“So, which do you think is better, Oom, diesel or petrol?”

This from my oldest sister’s youngest, whose courier business in the Northern Cape has grown to where it now needs a second vehicle.

“It depends how heavy your parcels are, how far you drive and how much of it is on sand.”

“Oh, the loads weigh about 350kg and my longest leg from Upington is some 250km to Marydale and Kenhardt, most of it on tar.”

“Then it’s easy,” I told her. “Get a hatchback or van with good ground clearance, the latest variable valve petrol engine and a full-size spare. Any of the imports from India will do.”

“But everyone says I’ll get more mileage out of a diesel, and it will climb hills easily because it’s stronger,” she said.

The heavy stuff

“Nig,” I said, “for your needs, a diesel is like using a combine harvester to mow the lawn. True, diesels are stronger and go further on each litre of fuel, but they also cost on average 15% more to buy than petrol, can cost ten times more to fix and what they don’t tell you, is that the injectors on modern diesels cannot handle dirty diesel.

“Why, just yesterday Stefan’s dad, you remember him, the young farm manager from Ohrigstad? Anyways, his dad was telling me he got watery diesel in his bakkie while on a dive trip in Inhambane, and he had to tow it back. That diesel destroyed the expensive injectors and pump. 

“Now, if he drove a petrol bakkie, he could have solved his problem with a bottle of rubbing alcohol and a new filter. And don’t even get me started on diesel particulate filters. Those things are supposed to burn diesel soot, but they only do so when you drive in top gear at highway speeds for at least half an hour. For people who rarely leave town, they just clog up. 

“Then there is the lack of price controls on diesel. I tell you, Nig, it is highway robbery at any franchised fuel station. So, most of us who drive big diesels try to save by filling up at a truck stop, but then you worry about the diesel quality. And unless you add urea and use a particulate filter to trap and burn the soot, you are spewing out cancer clouds as far as you drive. 

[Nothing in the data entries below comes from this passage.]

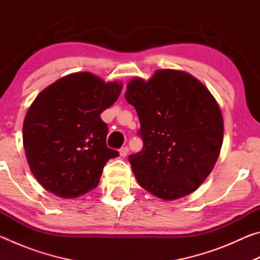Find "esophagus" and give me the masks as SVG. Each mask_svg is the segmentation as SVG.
Returning <instances> with one entry per match:
<instances>
[{
  "mask_svg": "<svg viewBox=\"0 0 260 260\" xmlns=\"http://www.w3.org/2000/svg\"><path fill=\"white\" fill-rule=\"evenodd\" d=\"M119 155H120L121 157H126L127 155H128V148H127V147L121 148L120 150H119Z\"/></svg>",
  "mask_w": 260,
  "mask_h": 260,
  "instance_id": "1",
  "label": "esophagus"
}]
</instances>
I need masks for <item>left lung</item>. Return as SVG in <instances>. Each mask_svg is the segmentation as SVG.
Wrapping results in <instances>:
<instances>
[{
  "label": "left lung",
  "mask_w": 260,
  "mask_h": 260,
  "mask_svg": "<svg viewBox=\"0 0 260 260\" xmlns=\"http://www.w3.org/2000/svg\"><path fill=\"white\" fill-rule=\"evenodd\" d=\"M127 102L140 120V152L129 156L140 186L164 201L195 191L218 160L223 139L221 110L199 79L157 70L149 80L127 83Z\"/></svg>",
  "instance_id": "obj_1"
}]
</instances>
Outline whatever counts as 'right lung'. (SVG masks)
<instances>
[{
	"instance_id": "obj_1",
	"label": "right lung",
	"mask_w": 260,
	"mask_h": 260,
	"mask_svg": "<svg viewBox=\"0 0 260 260\" xmlns=\"http://www.w3.org/2000/svg\"><path fill=\"white\" fill-rule=\"evenodd\" d=\"M121 89V81L77 72L33 101L24 119L23 143L30 172L47 191L77 199L98 186L108 160L119 156L107 147L108 126L100 114Z\"/></svg>"
}]
</instances>
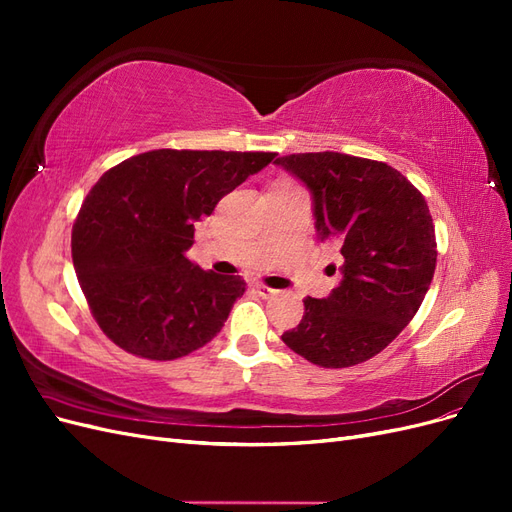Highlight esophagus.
Masks as SVG:
<instances>
[{"label": "esophagus", "instance_id": "1", "mask_svg": "<svg viewBox=\"0 0 512 512\" xmlns=\"http://www.w3.org/2000/svg\"><path fill=\"white\" fill-rule=\"evenodd\" d=\"M256 290H258V294H260L262 299H269V297H273V294H277V290H273V288H269L265 284H256Z\"/></svg>", "mask_w": 512, "mask_h": 512}]
</instances>
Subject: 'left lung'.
Returning a JSON list of instances; mask_svg holds the SVG:
<instances>
[{
	"label": "left lung",
	"mask_w": 512,
	"mask_h": 512,
	"mask_svg": "<svg viewBox=\"0 0 512 512\" xmlns=\"http://www.w3.org/2000/svg\"><path fill=\"white\" fill-rule=\"evenodd\" d=\"M312 194L320 241L342 245V280L305 299L284 344L320 367L376 356L408 327L436 271V232L423 194L393 166L346 153H292L275 160ZM333 273H335V265Z\"/></svg>",
	"instance_id": "obj_1"
}]
</instances>
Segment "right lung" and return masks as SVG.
Wrapping results in <instances>:
<instances>
[{"mask_svg": "<svg viewBox=\"0 0 512 512\" xmlns=\"http://www.w3.org/2000/svg\"><path fill=\"white\" fill-rule=\"evenodd\" d=\"M273 158L156 149L100 177L74 222L72 260L111 342L143 359L173 361L220 333L245 282L200 269L185 252L194 224Z\"/></svg>", "mask_w": 512, "mask_h": 512, "instance_id": "add662e5", "label": "right lung"}]
</instances>
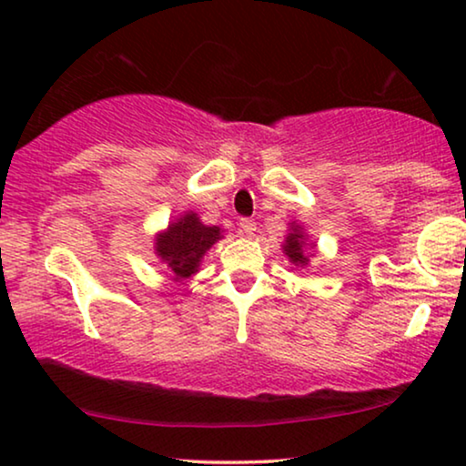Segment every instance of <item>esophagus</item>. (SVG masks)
<instances>
[{"mask_svg":"<svg viewBox=\"0 0 466 466\" xmlns=\"http://www.w3.org/2000/svg\"><path fill=\"white\" fill-rule=\"evenodd\" d=\"M239 228H241V233L248 235V238H252V235L257 233V222H254L252 218H241Z\"/></svg>","mask_w":466,"mask_h":466,"instance_id":"1","label":"esophagus"}]
</instances>
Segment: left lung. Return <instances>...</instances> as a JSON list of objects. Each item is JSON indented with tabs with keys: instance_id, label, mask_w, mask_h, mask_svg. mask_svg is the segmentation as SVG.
Returning a JSON list of instances; mask_svg holds the SVG:
<instances>
[{
	"instance_id": "obj_1",
	"label": "left lung",
	"mask_w": 466,
	"mask_h": 466,
	"mask_svg": "<svg viewBox=\"0 0 466 466\" xmlns=\"http://www.w3.org/2000/svg\"><path fill=\"white\" fill-rule=\"evenodd\" d=\"M282 250L286 257L292 260V265H299V267H305L309 263V254H308V238H305L303 228L297 225V222H292L290 225V233L286 235L284 239V246Z\"/></svg>"
}]
</instances>
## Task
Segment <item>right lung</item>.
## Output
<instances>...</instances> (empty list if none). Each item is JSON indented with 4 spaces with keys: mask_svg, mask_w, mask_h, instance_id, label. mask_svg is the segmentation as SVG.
<instances>
[{
    "mask_svg": "<svg viewBox=\"0 0 466 466\" xmlns=\"http://www.w3.org/2000/svg\"><path fill=\"white\" fill-rule=\"evenodd\" d=\"M222 238L218 227H208L195 212L182 214L171 222L167 231L158 233L155 239L157 257L174 273V279H187L199 271L201 258L216 241Z\"/></svg>",
    "mask_w": 466,
    "mask_h": 466,
    "instance_id": "obj_1",
    "label": "right lung"
}]
</instances>
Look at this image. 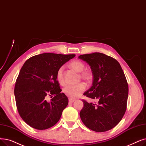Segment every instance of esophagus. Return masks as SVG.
<instances>
[{"mask_svg": "<svg viewBox=\"0 0 146 146\" xmlns=\"http://www.w3.org/2000/svg\"><path fill=\"white\" fill-rule=\"evenodd\" d=\"M68 101H69V103H74V102L75 100H72V99H70H70L68 100Z\"/></svg>", "mask_w": 146, "mask_h": 146, "instance_id": "esophagus-1", "label": "esophagus"}]
</instances>
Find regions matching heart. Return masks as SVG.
<instances>
[{"label": "heart", "instance_id": "b5f03b06", "mask_svg": "<svg viewBox=\"0 0 146 146\" xmlns=\"http://www.w3.org/2000/svg\"><path fill=\"white\" fill-rule=\"evenodd\" d=\"M70 66L77 72H81L85 68V64L80 60H74L70 64ZM64 67L62 66L59 68L56 72V80L61 85H65V80L63 76ZM80 76L82 79L90 82L92 80L93 76L91 72L88 70L84 71L80 73ZM86 88V85L85 83H80L75 85H69L63 89V92L66 96L72 99L77 98L81 96Z\"/></svg>", "mask_w": 146, "mask_h": 146}]
</instances>
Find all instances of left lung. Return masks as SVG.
<instances>
[{
	"label": "left lung",
	"instance_id": "1",
	"mask_svg": "<svg viewBox=\"0 0 146 146\" xmlns=\"http://www.w3.org/2000/svg\"><path fill=\"white\" fill-rule=\"evenodd\" d=\"M79 58L89 64L93 75L92 86L84 95L98 101L94 104L83 100L80 119L92 131H109L120 122L126 109L128 85L123 70L116 60L102 53L81 55Z\"/></svg>",
	"mask_w": 146,
	"mask_h": 146
}]
</instances>
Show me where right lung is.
I'll list each match as a JSON object with an SVG mask.
<instances>
[{"mask_svg": "<svg viewBox=\"0 0 146 146\" xmlns=\"http://www.w3.org/2000/svg\"><path fill=\"white\" fill-rule=\"evenodd\" d=\"M74 56L44 53L24 62L16 80L14 95L19 114L31 127L43 130L58 122L68 100L61 93L56 72ZM49 96H54L50 102L47 101Z\"/></svg>", "mask_w": 146, "mask_h": 146, "instance_id": "right-lung-1", "label": "right lung"}]
</instances>
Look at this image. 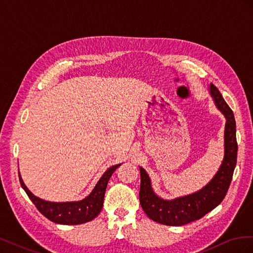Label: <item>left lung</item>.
<instances>
[{
  "label": "left lung",
  "mask_w": 253,
  "mask_h": 253,
  "mask_svg": "<svg viewBox=\"0 0 253 253\" xmlns=\"http://www.w3.org/2000/svg\"><path fill=\"white\" fill-rule=\"evenodd\" d=\"M210 94L217 109L226 118L225 154L218 171L209 183L195 193L167 201L155 194L151 179L143 168L140 169L139 201L145 214L156 223L167 226H182L202 218L225 198L230 186L237 157L236 126L232 110L224 100L215 85L210 84Z\"/></svg>",
  "instance_id": "left-lung-1"
}]
</instances>
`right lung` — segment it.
Returning <instances> with one entry per match:
<instances>
[{"instance_id":"1","label":"right lung","mask_w":253,"mask_h":253,"mask_svg":"<svg viewBox=\"0 0 253 253\" xmlns=\"http://www.w3.org/2000/svg\"><path fill=\"white\" fill-rule=\"evenodd\" d=\"M119 166L120 164L109 168L101 176V178L99 179L90 194L79 202L52 203L41 200V198L34 195L27 189L25 183L23 182L20 173L19 179L22 188L24 189L26 194L30 198V201L34 203V205L37 207V209L39 210L45 217L56 224L80 225L94 219L98 214L100 213L103 206L106 186H108V182L111 178L112 174Z\"/></svg>"}]
</instances>
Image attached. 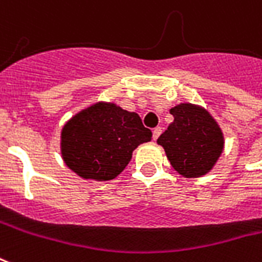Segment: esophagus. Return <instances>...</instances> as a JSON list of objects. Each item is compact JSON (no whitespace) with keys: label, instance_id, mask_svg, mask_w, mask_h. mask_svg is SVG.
<instances>
[{"label":"esophagus","instance_id":"1","mask_svg":"<svg viewBox=\"0 0 262 262\" xmlns=\"http://www.w3.org/2000/svg\"><path fill=\"white\" fill-rule=\"evenodd\" d=\"M161 132H162V129H161V127H156V129L152 130V139H154V140H157V139L160 137Z\"/></svg>","mask_w":262,"mask_h":262}]
</instances>
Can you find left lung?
Here are the masks:
<instances>
[{"label": "left lung", "mask_w": 262, "mask_h": 262, "mask_svg": "<svg viewBox=\"0 0 262 262\" xmlns=\"http://www.w3.org/2000/svg\"><path fill=\"white\" fill-rule=\"evenodd\" d=\"M173 122L157 143L170 165L185 178L210 172L224 150V135L212 116L201 106L180 104L170 110Z\"/></svg>", "instance_id": "left-lung-1"}]
</instances>
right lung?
<instances>
[{"mask_svg":"<svg viewBox=\"0 0 262 262\" xmlns=\"http://www.w3.org/2000/svg\"><path fill=\"white\" fill-rule=\"evenodd\" d=\"M151 136L136 112L112 102H98L63 126L62 158L84 179L111 180L125 169L133 150L150 141Z\"/></svg>","mask_w":262,"mask_h":262,"instance_id":"right-lung-1","label":"right lung"}]
</instances>
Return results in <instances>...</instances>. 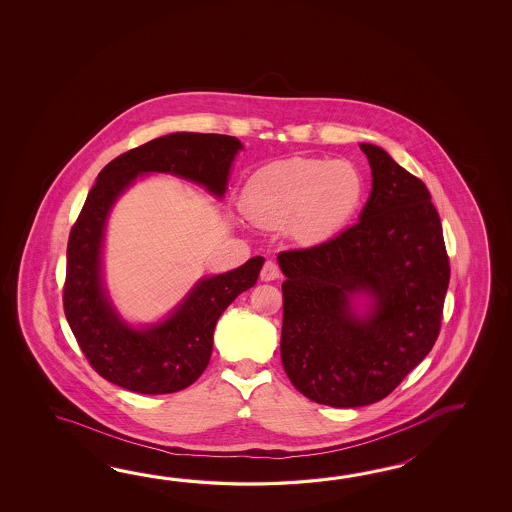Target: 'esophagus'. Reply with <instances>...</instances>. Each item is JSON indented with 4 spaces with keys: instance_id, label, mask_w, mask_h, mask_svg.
I'll use <instances>...</instances> for the list:
<instances>
[{
    "instance_id": "esophagus-1",
    "label": "esophagus",
    "mask_w": 512,
    "mask_h": 512,
    "mask_svg": "<svg viewBox=\"0 0 512 512\" xmlns=\"http://www.w3.org/2000/svg\"><path fill=\"white\" fill-rule=\"evenodd\" d=\"M282 276V272H280V267L276 265V261L267 260L263 263V267H261V282H272V280H278Z\"/></svg>"
}]
</instances>
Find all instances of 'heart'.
<instances>
[{
	"instance_id": "obj_1",
	"label": "heart",
	"mask_w": 512,
	"mask_h": 512,
	"mask_svg": "<svg viewBox=\"0 0 512 512\" xmlns=\"http://www.w3.org/2000/svg\"><path fill=\"white\" fill-rule=\"evenodd\" d=\"M366 185L349 161L294 157L256 170L243 188V208L260 227H283L302 243L337 234L364 199Z\"/></svg>"
}]
</instances>
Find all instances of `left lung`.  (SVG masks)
I'll list each match as a JSON object with an SVG mask.
<instances>
[{"mask_svg": "<svg viewBox=\"0 0 512 512\" xmlns=\"http://www.w3.org/2000/svg\"><path fill=\"white\" fill-rule=\"evenodd\" d=\"M371 192L359 223L311 249L278 254L285 274L283 370L315 403H377L434 348L450 265L441 219L421 179L360 144ZM359 297L369 304L364 312Z\"/></svg>", "mask_w": 512, "mask_h": 512, "instance_id": "obj_1", "label": "left lung"}]
</instances>
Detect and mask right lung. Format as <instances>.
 Here are the masks:
<instances>
[{"instance_id":"1","label":"right lung","mask_w":512,"mask_h":512,"mask_svg":"<svg viewBox=\"0 0 512 512\" xmlns=\"http://www.w3.org/2000/svg\"><path fill=\"white\" fill-rule=\"evenodd\" d=\"M243 148L236 137L170 133L106 164L73 225L67 243L64 311L89 364L130 392L161 395L185 390L208 366L214 329L238 294L251 289L263 258L234 271L201 278L161 322L133 327L111 304L102 280V249L115 201L144 174H172L223 197L230 168Z\"/></svg>"}]
</instances>
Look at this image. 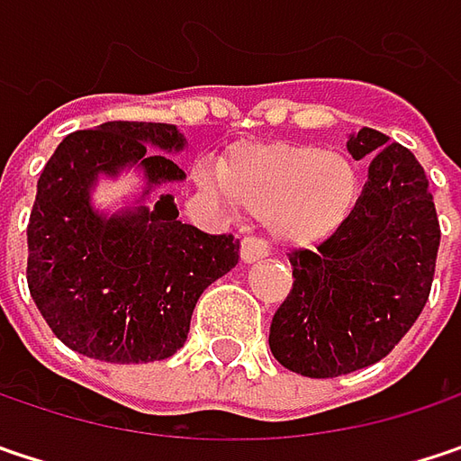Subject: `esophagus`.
<instances>
[{"instance_id":"34e87169","label":"esophagus","mask_w":461,"mask_h":461,"mask_svg":"<svg viewBox=\"0 0 461 461\" xmlns=\"http://www.w3.org/2000/svg\"><path fill=\"white\" fill-rule=\"evenodd\" d=\"M267 256H269V245L264 240H258V237H245L242 240V248H240L242 264H256V261H261Z\"/></svg>"}]
</instances>
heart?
<instances>
[{
    "instance_id": "obj_1",
    "label": "heart",
    "mask_w": 461,
    "mask_h": 461,
    "mask_svg": "<svg viewBox=\"0 0 461 461\" xmlns=\"http://www.w3.org/2000/svg\"><path fill=\"white\" fill-rule=\"evenodd\" d=\"M197 185L261 216L274 240L295 248L332 237L351 219L358 200L354 160L346 152L306 142L237 147L221 176L203 168Z\"/></svg>"
}]
</instances>
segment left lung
<instances>
[{"label": "left lung", "instance_id": "left-lung-1", "mask_svg": "<svg viewBox=\"0 0 461 461\" xmlns=\"http://www.w3.org/2000/svg\"><path fill=\"white\" fill-rule=\"evenodd\" d=\"M369 158L351 219L316 250L290 253L293 290L269 330L274 358L303 377H338L391 354L422 314L440 245L417 158L375 129L351 134Z\"/></svg>", "mask_w": 461, "mask_h": 461}]
</instances>
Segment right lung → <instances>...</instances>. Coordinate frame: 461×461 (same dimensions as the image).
Masks as SVG:
<instances>
[{
	"label": "right lung",
	"mask_w": 461,
	"mask_h": 461,
	"mask_svg": "<svg viewBox=\"0 0 461 461\" xmlns=\"http://www.w3.org/2000/svg\"><path fill=\"white\" fill-rule=\"evenodd\" d=\"M185 147L174 123L107 121L65 137L44 166L25 274L31 298L68 348L113 364L168 358L185 346L203 290L237 267L240 242L182 224L174 194L147 205L155 187L185 182L165 155ZM129 167L146 179L138 203L115 214L95 209L99 176Z\"/></svg>",
	"instance_id": "obj_1"
}]
</instances>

“No, Nig, the only scenario where a diesel engine will benefit your courier business, is when you move very heavy payloads over long distances. But you will not be doing the climate or our lungs any favours while at it.”

Keep it low and slow

“Okaayyyy Oom, no need to speak so loud! You convinced me. A petrol hatchback it is. At least until I can afford a vertical lift-off blimp. But what was that about driving on sand roads?”

“Huh? Never mind sand for now. What’s this about a blimp?” I asked.

“Aha, there’s something my clever Oom Schalk doesn’t know about! Oom must check it out. Helium-filled blimps to carry cargo or tourists on slow sky cruises. I really, really want to pilot one. It is transport’s future.”

“Helium blimps you say? That is a scarce gas, but I guess you won’t be burning it as fuel, instead storing it in the balloon. I’ll be checking it out for sure. But to answer your question on sand, the first rule of 4×4 driving is to keep it low and slow, which is where diesels work best.

“You can crawl over rocks or dunes without having to worry about keeping your momentum in the right direction. Yet low and slow won’t push you through sand or mud, where a front-wheel-drive petrol engine will pull you through. 

“Your mom proved this every summer when my bakkie bogged down and she would just rev past on her way to school. Give her my love and call before you buy. I have to go milk Trixi.”